На прощанье присели. Потом Севка, уже в полушубке, подпоясанном ремнем, обошел всех раненых, попрощался за руку и надел шлем со звездой:

— Счастливо выздоравливать!

— Счастливо воевать, сынок! — ответил Мирон Горшков. — Опосля войны милости просим к нам на Смоленщину. Адрес-то не забудешь?

— Не забуду. Прощай, дядя Мирон. Прощайте все…

Подхватила Клава тощий Севкин мешок и первая вышла за дверь:

— Провожу тебя маленько.

На дворе голубел март. Блестел на солнце еще по-зимнему чистый снег. Покачивались под ветром, скрипя, высоченные заиндевелые березы. Было морозно, но что-то уже напоминало о весне: то ли высокое небо, то ли прошлогодние гнезда на березах, ждавшие прилета грачей.

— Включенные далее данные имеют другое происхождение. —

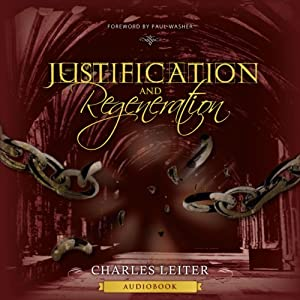 Justification and Regeneration (Expanded Edition) Audiobook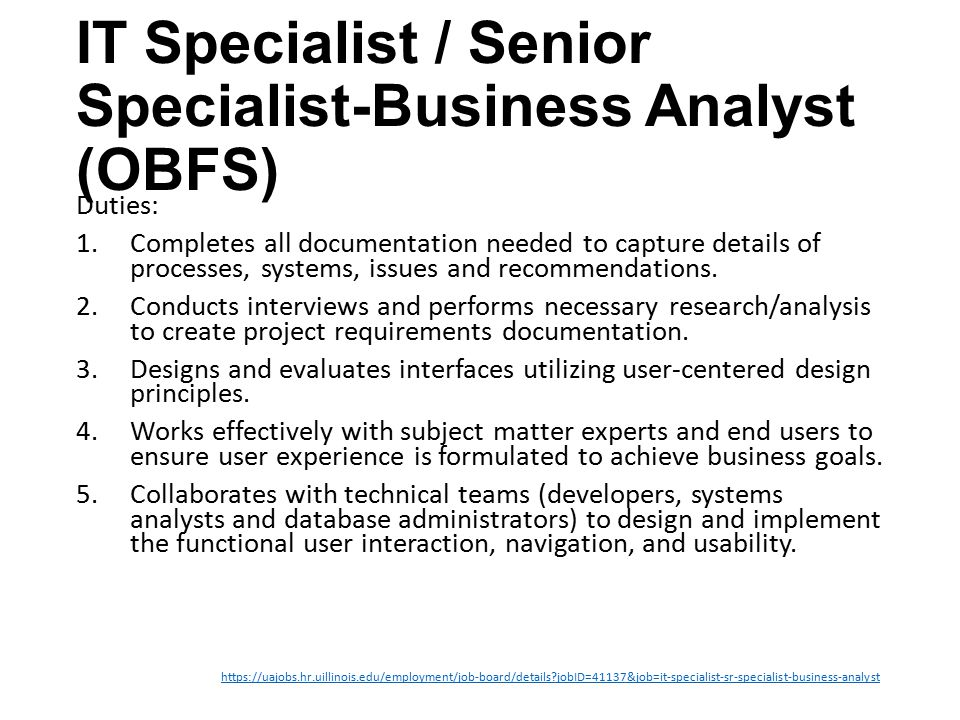 IT Specialist / Senior Specialist-Business Analyst (OBFS) Duties: 1.Completes all documentation needed to capture details of processes, systems, issues and recommendations.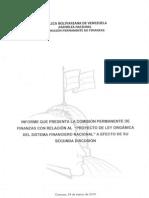 """Informe que presente la Comisión Permanente de Finanzas con relación al """"Proyecto de Ley Orgánica del Sistema Financiero Nacional"""" a efecto de su segunda discusión."""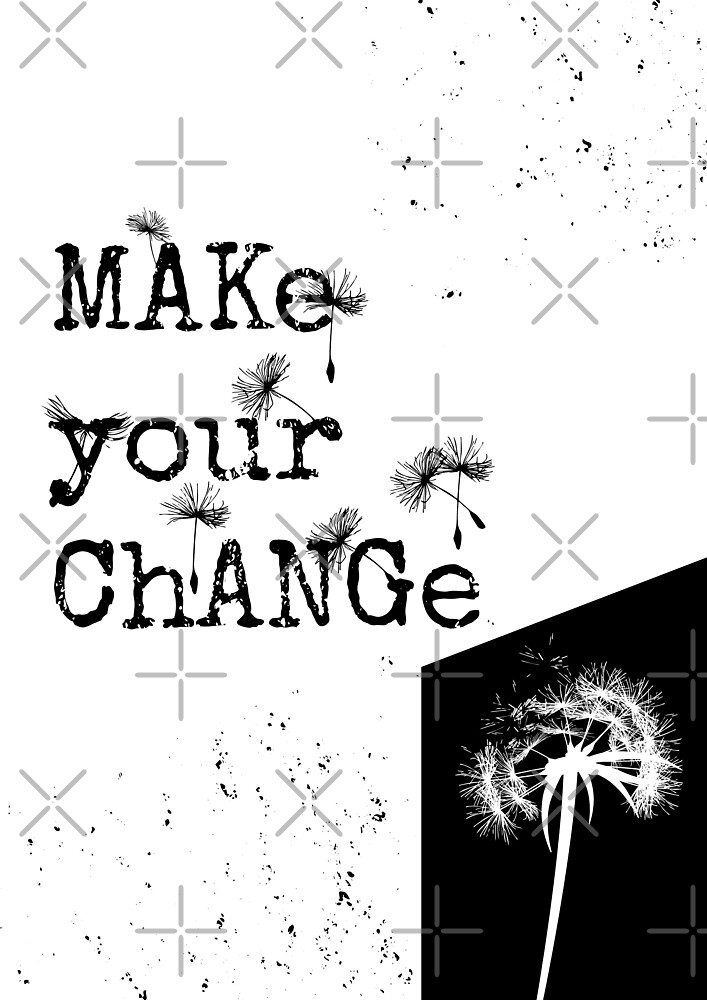 Make your change by MVessentialarts
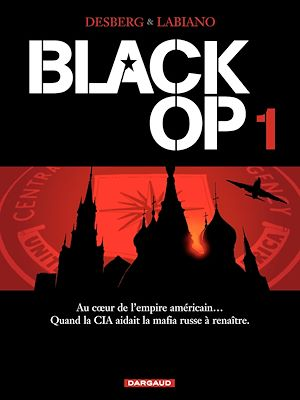 Téléchargez le livre :  Black OP - Tome 1
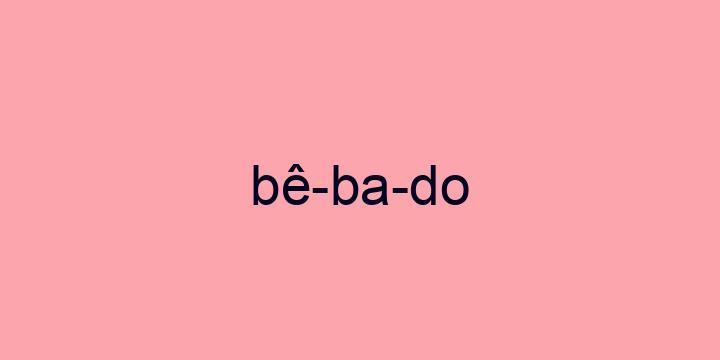 Separação silábica da palavra Bêbado: Bê-ba-do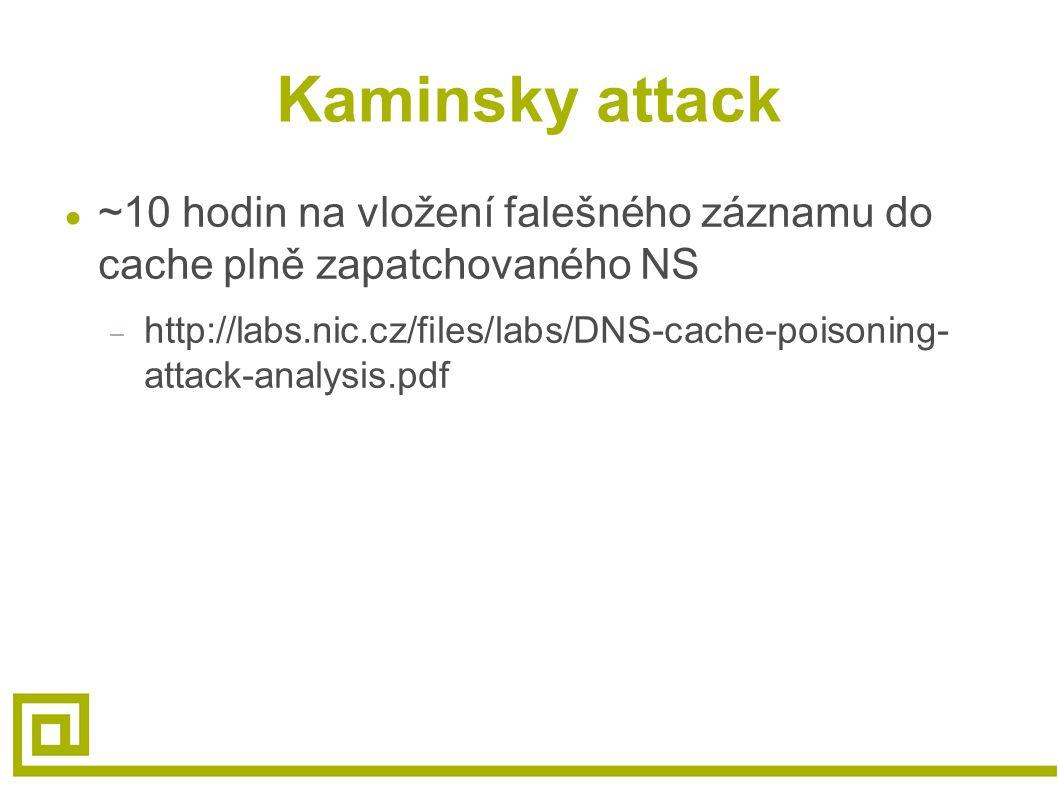 Kaminsky attack ● ~10 hodin na vložení falešného záznamu do cache plně zapatchovaného NS – http://labs.nic.cz/files/labs/DNS-cache-poisoning- attack-analysis.pdf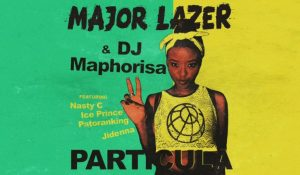 VIDEO: Major Lazer & DJ Maphorisa Ft. Nasty C, Ice Prince, Patoranking & Jidenna – Particula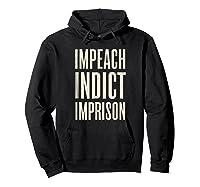 Impeach Indict Imprison T Shirt Hoodie Black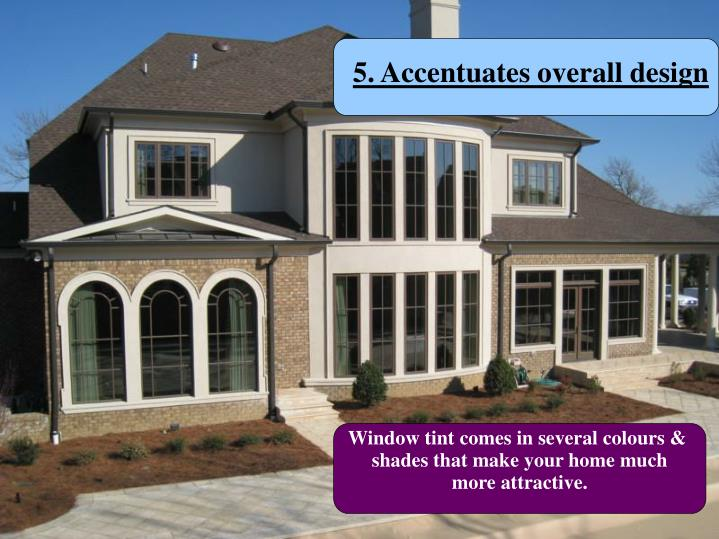 5. Accentuates overall design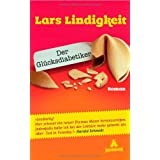 Der Glcksdiabetiker: Romanvon &#34;Lars Lindigkeit&#34;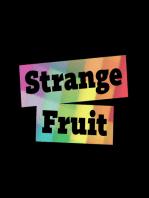 Strange Fruit #41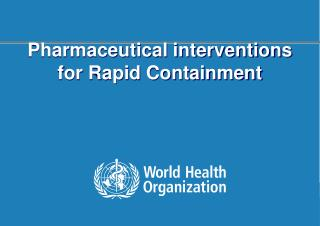 Pharmaceutical interventions for Rapid Containment
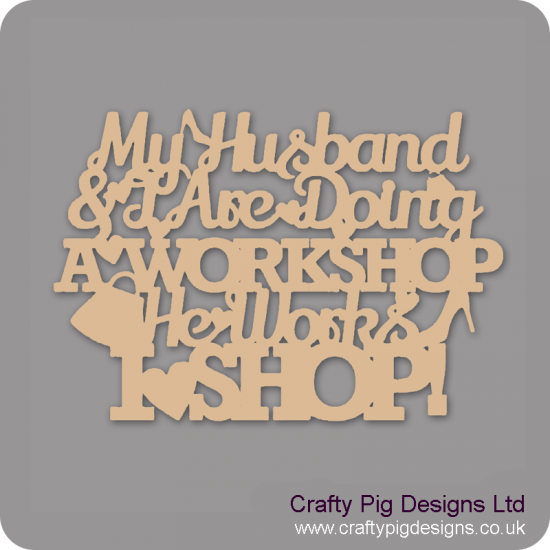 3mm MDF My Husband And I Are Doing A Workshop...He Works...I Shop! Mother's Day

На взгорке остановились. Щурясь от солнца, Севка глянул назад, помахал на прощанье рукой своему госпиталю. Тотчас отворилась форточка, высунулось бородатое лицо Мирона Горшкова. Издалека донеслось:

— Пи-ши письма-а… сыно-о-ок!

Махнул Севка шлемом и отвернулся.

— Счастливая ты, — сказал Клаве. — С такими людьми остаешься…

— Нашел счастливую! Думаешь, легко провожать? Сегодня тебя, завтра другого. И не знаешь, свидишься ли еще когда. Война! Вот, записала тебе свой московский адрес. На всякий случай. Держи! Верю, что мы еще встретимся, Сева.

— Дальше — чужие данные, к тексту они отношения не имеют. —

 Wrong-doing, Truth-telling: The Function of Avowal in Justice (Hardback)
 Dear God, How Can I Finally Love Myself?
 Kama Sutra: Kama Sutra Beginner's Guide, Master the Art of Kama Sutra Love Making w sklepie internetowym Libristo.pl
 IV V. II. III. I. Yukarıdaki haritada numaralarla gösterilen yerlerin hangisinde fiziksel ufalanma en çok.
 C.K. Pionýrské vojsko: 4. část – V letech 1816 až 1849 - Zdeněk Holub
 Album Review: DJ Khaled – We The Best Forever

— В Москве? — недоверчиво глянул Севка.

— А что? Не всегда же будет война. Ты разве не хотел бы приехать?

— Ха! Еще как! — улыбнулся Севка. Вынул бумажник, вложил адрес, спрятал за пазуху. — Выходит, я теперь не один на свете.

Клава помогла Севке продеть руки в лямки мешка, отступила на шаг, оглядела то с головы до ног. Маленький, тощий, бледный после болезни. Звездастый шлем наехал на самые брови. Тонкой шее зябко в широком вороте полушубка. Мальчишка! Самый что ни на есть зеленый мальчишка! Много ли места надо этому маленькому человечку? Совсем пустяк. А попробуй найди его, это место, в огромной, опаленной войной, голодной России! Попробуй не пропади, если тебе всего неполных тринадцать, а ты уже сам должен позаботиться и о крыше над головой, и о куске хлеба!

Обхватила Клава Севку за худенькие плечи, расцеловала. И, сорвав с головы платок, укутала его шею.

— Что ты, Клаша? Как же без платка — мороз!